- Ce qui suit est une réponse à un récent courriel reçu par Norman Horn. (noms supprimés)
Cher [rédigé],
Merci pour vos aimables remarques et questions. Je vais essayer d'y répondre brièvement et j'espère que cela vous aidera à rédiger un excellent article… Comme j'ai reçu votre e-mail, je vais en copier la majeure partie ici et y répondre ensuite…
-
Je m'appelle [rédigé] et je mène une recherche sur la perspective chrétienne en politique à [rédigé]. J'ai été intrigué par votre théologie et votre philosophie sur le libertarisme chrétien. Si cela ne vous dérange pas, je vous serais reconnaissant de répondre à une question sur la perspective chrétienne en politique.
1. Comment percevez-vous un homme politique chrétien, quelqu’un qui place sa foi avant l’idéologie, devrait-il se comporter lorsqu’il est en fonction ?
Merci beaucoup pour votre temps et votre engagement à amener le Christ en politique !
-
Les chrétiens libertaires croient qu’il n’existe pas de privilège de position.
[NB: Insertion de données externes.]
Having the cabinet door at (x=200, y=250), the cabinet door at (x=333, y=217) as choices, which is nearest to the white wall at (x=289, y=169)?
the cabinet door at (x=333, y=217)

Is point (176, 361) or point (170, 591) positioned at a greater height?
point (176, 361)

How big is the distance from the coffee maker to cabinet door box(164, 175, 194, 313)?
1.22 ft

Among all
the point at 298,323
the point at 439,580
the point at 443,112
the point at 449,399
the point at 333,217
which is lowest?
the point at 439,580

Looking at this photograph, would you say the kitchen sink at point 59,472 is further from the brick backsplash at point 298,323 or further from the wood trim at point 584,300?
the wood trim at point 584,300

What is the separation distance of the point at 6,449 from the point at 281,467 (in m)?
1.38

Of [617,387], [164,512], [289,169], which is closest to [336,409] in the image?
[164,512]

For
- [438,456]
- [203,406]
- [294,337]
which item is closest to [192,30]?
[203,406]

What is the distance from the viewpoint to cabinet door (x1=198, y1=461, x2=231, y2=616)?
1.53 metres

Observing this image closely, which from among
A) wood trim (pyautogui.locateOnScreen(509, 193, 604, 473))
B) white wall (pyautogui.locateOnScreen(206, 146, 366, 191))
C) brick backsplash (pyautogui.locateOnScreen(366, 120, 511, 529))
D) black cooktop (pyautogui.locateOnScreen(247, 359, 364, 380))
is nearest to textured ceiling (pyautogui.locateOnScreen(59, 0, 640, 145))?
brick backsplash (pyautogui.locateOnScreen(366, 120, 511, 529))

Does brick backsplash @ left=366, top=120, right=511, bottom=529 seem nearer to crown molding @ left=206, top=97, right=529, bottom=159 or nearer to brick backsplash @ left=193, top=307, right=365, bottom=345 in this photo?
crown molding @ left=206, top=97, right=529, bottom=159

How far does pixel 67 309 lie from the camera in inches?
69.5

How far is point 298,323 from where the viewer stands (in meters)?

Chacun est individuellement responsable de l’adhésion à la loi morale révélée par la nature et par Dieu lui-même. Ainsi, vous n’obtenez pas une permission spéciale pour contourner ces principes parce que vous occupez une fonction politique, portez un badge de police ou revêtez l’uniforme d’un soldat.
Ainsi, lorsque vous demandez comment un chrétien devrait se comporter dans l’exercice de ses fonctions, vous demandez simplement comment un chrétien devrait se comporter, point final.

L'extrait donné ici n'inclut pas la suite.